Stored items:
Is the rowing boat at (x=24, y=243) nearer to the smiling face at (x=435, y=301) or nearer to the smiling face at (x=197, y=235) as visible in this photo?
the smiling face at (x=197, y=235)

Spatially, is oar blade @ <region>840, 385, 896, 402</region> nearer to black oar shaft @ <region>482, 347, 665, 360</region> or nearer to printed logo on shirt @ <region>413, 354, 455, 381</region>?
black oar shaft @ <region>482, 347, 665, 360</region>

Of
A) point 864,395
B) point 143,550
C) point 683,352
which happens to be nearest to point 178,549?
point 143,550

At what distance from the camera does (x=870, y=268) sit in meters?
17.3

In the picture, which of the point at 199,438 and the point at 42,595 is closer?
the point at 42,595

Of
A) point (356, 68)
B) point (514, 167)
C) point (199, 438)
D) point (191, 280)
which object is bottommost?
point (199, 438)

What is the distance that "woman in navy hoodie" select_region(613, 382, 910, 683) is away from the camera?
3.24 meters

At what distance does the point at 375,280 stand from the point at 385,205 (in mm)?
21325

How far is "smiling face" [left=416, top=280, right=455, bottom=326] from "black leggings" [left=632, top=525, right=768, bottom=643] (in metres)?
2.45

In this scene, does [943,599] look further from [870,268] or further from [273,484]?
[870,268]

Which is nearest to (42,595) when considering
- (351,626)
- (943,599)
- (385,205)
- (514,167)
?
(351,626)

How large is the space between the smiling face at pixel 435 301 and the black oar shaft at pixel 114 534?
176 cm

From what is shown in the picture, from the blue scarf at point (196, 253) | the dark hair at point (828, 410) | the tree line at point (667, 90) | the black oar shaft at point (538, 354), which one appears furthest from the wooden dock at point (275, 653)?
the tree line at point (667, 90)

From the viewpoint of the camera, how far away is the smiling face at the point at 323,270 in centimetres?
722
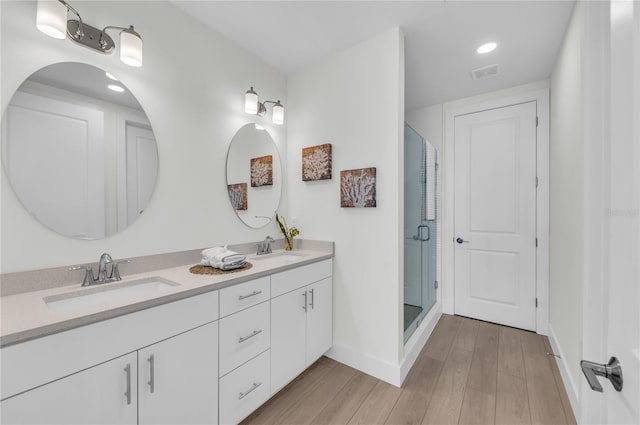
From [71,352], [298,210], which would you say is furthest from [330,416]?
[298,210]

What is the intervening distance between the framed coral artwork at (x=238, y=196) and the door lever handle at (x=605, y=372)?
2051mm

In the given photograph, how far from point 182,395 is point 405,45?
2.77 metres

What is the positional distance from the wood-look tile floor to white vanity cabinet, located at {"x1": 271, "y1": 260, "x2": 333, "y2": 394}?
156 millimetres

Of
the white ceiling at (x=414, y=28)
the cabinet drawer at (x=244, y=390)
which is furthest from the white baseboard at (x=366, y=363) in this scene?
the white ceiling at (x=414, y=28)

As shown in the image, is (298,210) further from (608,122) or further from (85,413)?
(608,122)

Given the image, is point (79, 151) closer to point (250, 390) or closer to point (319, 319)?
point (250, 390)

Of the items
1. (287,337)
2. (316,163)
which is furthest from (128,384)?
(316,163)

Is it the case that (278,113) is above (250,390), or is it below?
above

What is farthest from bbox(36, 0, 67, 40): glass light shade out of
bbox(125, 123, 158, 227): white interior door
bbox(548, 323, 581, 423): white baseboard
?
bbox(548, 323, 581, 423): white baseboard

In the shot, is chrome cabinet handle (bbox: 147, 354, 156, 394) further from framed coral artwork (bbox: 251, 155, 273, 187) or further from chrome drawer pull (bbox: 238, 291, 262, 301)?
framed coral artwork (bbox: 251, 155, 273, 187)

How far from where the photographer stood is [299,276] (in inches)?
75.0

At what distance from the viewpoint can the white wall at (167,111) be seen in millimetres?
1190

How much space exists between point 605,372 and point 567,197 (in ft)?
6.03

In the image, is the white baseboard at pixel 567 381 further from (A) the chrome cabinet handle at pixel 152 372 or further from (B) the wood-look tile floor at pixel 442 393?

--

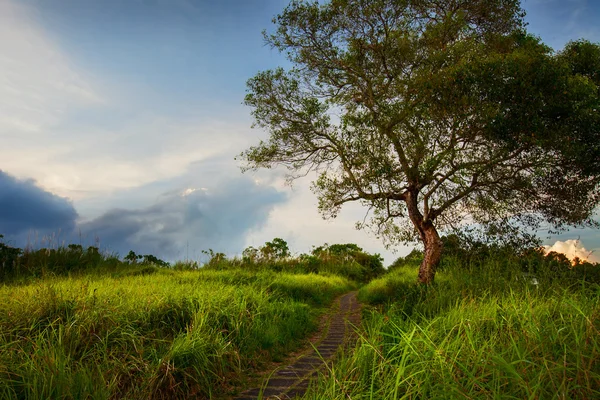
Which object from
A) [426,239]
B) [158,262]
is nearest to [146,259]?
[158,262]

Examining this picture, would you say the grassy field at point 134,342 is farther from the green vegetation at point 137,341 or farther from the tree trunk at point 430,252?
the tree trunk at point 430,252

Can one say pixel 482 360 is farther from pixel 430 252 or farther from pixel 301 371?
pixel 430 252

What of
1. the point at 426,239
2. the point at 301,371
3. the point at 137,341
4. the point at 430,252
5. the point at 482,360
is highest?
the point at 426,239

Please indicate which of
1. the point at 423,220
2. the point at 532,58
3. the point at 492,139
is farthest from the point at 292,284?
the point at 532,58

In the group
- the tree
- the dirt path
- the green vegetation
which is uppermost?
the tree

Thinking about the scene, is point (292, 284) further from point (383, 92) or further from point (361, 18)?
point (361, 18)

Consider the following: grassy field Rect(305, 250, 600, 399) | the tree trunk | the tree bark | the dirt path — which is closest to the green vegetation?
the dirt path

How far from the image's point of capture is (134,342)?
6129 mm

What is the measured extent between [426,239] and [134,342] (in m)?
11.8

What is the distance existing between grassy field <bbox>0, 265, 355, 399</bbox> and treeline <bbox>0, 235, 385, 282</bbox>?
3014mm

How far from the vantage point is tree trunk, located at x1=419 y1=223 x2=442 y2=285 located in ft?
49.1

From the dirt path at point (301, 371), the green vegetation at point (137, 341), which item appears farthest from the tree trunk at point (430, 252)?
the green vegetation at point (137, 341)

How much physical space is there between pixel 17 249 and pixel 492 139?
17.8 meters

Set task:
Extract each line of the entries that contains the word "above". Matching is case-sensitive.

Result of the task:
Is it the case that (278,113) is above (250,390), or is it below?
above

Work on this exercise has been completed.